Work to be completed » This exercise calls for all the entries that follow to be set down exactly, without their images.

Records shown »
==================================================

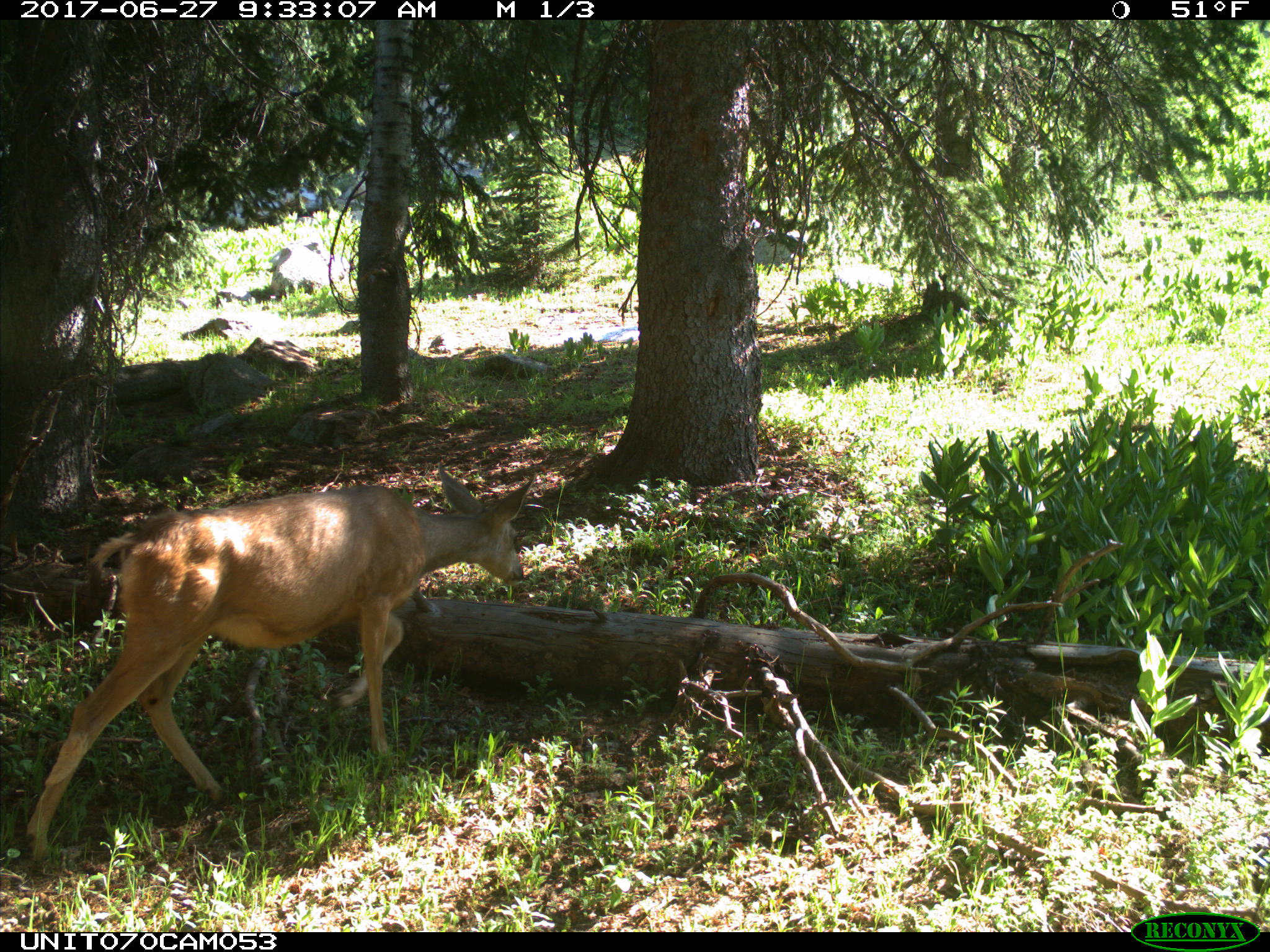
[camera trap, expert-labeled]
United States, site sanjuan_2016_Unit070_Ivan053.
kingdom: Animalia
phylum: Chordata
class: Mammalia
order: Artiodactyla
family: Cervidae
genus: Odocoileus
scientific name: Odocoileus hemionus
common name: mule deer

==================================================

Answer to this problem »
[camera trap, expert-labeled]
United States, site sanjuan_2016_Unit070_Ivan053.
kingdom: Animalia
phylum: Chordata
class: Mammalia
order: Artiodactyla
family: Cervidae
genus: Odocoileus
scientific name: Odocoileus hemionus
common name: mule deer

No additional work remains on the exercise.